Janganlah cemaskan mengenai bagaimana kita
“dianggap” atau diduga merasakannya, tapi rasakanlah
saja. Jika seorang ibu yang penuh cinta mungkin
memilih untuk merasa takut pada permulaanya
karna mendengar anaknya menjerit dan kemudian
mulai menangis. Namun dalam keadaan lain,
dia mungkin memilih untuk merasa marah dan
tersinggung karna sudah berulang kali diganggu
oleh jeritan anak itu (karna main-main umpamanya).

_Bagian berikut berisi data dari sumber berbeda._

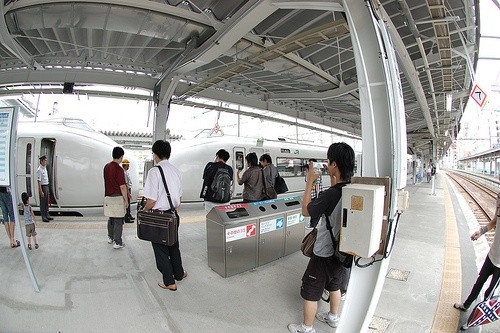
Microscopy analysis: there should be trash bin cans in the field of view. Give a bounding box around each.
[206,196,305,278]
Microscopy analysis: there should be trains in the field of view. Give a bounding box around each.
[168,135,423,203]
[16,116,139,217]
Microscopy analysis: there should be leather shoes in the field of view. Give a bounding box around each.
[177,270,188,281]
[158,281,177,291]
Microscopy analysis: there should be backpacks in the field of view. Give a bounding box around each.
[208,162,233,203]
[323,185,353,268]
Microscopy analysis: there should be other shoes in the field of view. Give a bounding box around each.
[130,216,135,220]
[460,322,469,330]
[34,244,39,249]
[454,303,467,311]
[43,219,49,222]
[10,240,21,248]
[47,218,53,220]
[28,244,32,249]
[125,220,134,223]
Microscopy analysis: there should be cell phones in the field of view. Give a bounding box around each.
[312,162,328,168]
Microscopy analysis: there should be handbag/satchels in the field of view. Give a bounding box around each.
[103,196,127,218]
[137,208,178,246]
[301,228,318,257]
[274,173,288,194]
[467,277,500,327]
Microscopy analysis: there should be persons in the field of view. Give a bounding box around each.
[426,164,436,182]
[260,153,276,199]
[0,186,20,249]
[304,159,322,197]
[121,159,135,223]
[237,153,264,203]
[454,194,500,331]
[20,192,39,250]
[203,149,233,212]
[103,146,128,249]
[143,141,187,291]
[37,154,54,223]
[287,141,355,333]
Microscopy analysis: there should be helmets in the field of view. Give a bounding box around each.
[122,159,130,164]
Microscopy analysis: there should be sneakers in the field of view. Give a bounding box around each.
[315,311,339,328]
[287,322,317,333]
[112,242,126,249]
[107,236,113,244]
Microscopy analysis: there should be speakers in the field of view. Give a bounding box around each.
[63,83,74,93]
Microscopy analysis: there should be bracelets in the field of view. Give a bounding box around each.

Komunikasi mulai merosot, segera setelah amarah dan
rasa tersinggung ini secara palsu dinyatakan sebagai rasa
kasihan, dan memprihatinkan mengenai apa yang kita
pikir akan menjadi kebaikan kita sendiri. Hindarilah untuk
menggantikan berpikir dengan merasakan dan menggantikan
merasakan dengan berpikir. Berpikir adalah suatu proses
kognitif, suatu proses penilaian intelektual, sedangkan
perasaan adalah suatu emosi, suatu pengalaman sensoris.Jadi
tanamkanlah dalam jiwa kita bahwa tidak ada emosi yang
baik dan emosi yang buruk. Emosi adalah emosi.
Bagaimana kita mengekspresikan emosi-emosi kita,
dapat diterima atau tidak dapat diterima, tapi emosi itu
sendiri tidak dapat diukur secara kualitas. Seperti,
cinta itu sendiri tidaklah “baik”. Seseorang dapat
mencintai atau gemar berkelahi, atau lebih buruk lagi mencintai perang.
Kemudian terdapat bermacam-macam pernyataan
emosi, alaternatif cara-caranya tidak terbatas , dari
“Aku mencintaimu. Aku mengirim bunga ini kepadamu
sehingga kau tahu betapa besarnya cintaku”,sampai kepada,
“Kubunuh dia supaya kau tahu betapa dalam cintaku padamu”.
Setiap orang menafsirkan cinta, dan mengekspresikan
dengan cara masing-masing. Sebagai kita lihat,
kata-kata “Aku mencintaimu” tidaklah harus
mengomunikasikan hal yang sama terhadap
masing-masing individu, jadi cinta yang kita rasakan
adalah suatu bentuk cinta emosi.Ingatlah, bahwa
makin banyak alternative yang kita peroleh, makin
kayalah hidup kita dan makin sedikit alternative
itu yang tersedia makin keringlah kehidupan kita.
Dalam kehidupan manusia terdapat bentuk-bentuk
cinta diantaranya adalah cinta ibu, cinta ayah, cinta eros,
cinta philos, cinta egape, cinta narsistik.
Dimana cinta ibu mempunyai sifat tanpa syarat
maksudnya adalah suatu bentuk cinta yang
digunakan untuk mengkomunikasikan bahwa kenyataanya
kita berada, sudah cukup bagi kita untuk dicintai, kemudian
cinta ayah adalah cinta yang bersyarat maksudnya
adalah kita tidak dapat membuat seseorang untuk
menunjukan cinta ayah kepada kita, kecuali
dengan memenuhi syarat-syarat tertentu.
Bentuk cinta ini digunakan untuk mengajarkan
tanggung jawab akan perilaku kita dan konsekuensi
dari perilaku itu, kemudian cinta eros adalah cinta yang
dapat dirasakan melalui persepsi dari keunggulan fisik,
keunggulan spiritual, atau keunggulan estetika.
Kemudian cinta philos adalah cinta persausaraan,
kemudian cinta egape adalah suatu cinta spiritual,
cinta terhadap suatu ide, cinta terhadap suatu filsafat
atau suatu agama, kemudian yang terakhir adalah
cinta narsistik adalah suatu bentuk cinta yang paling
penting yaitu cinta terhadap diri sendiri.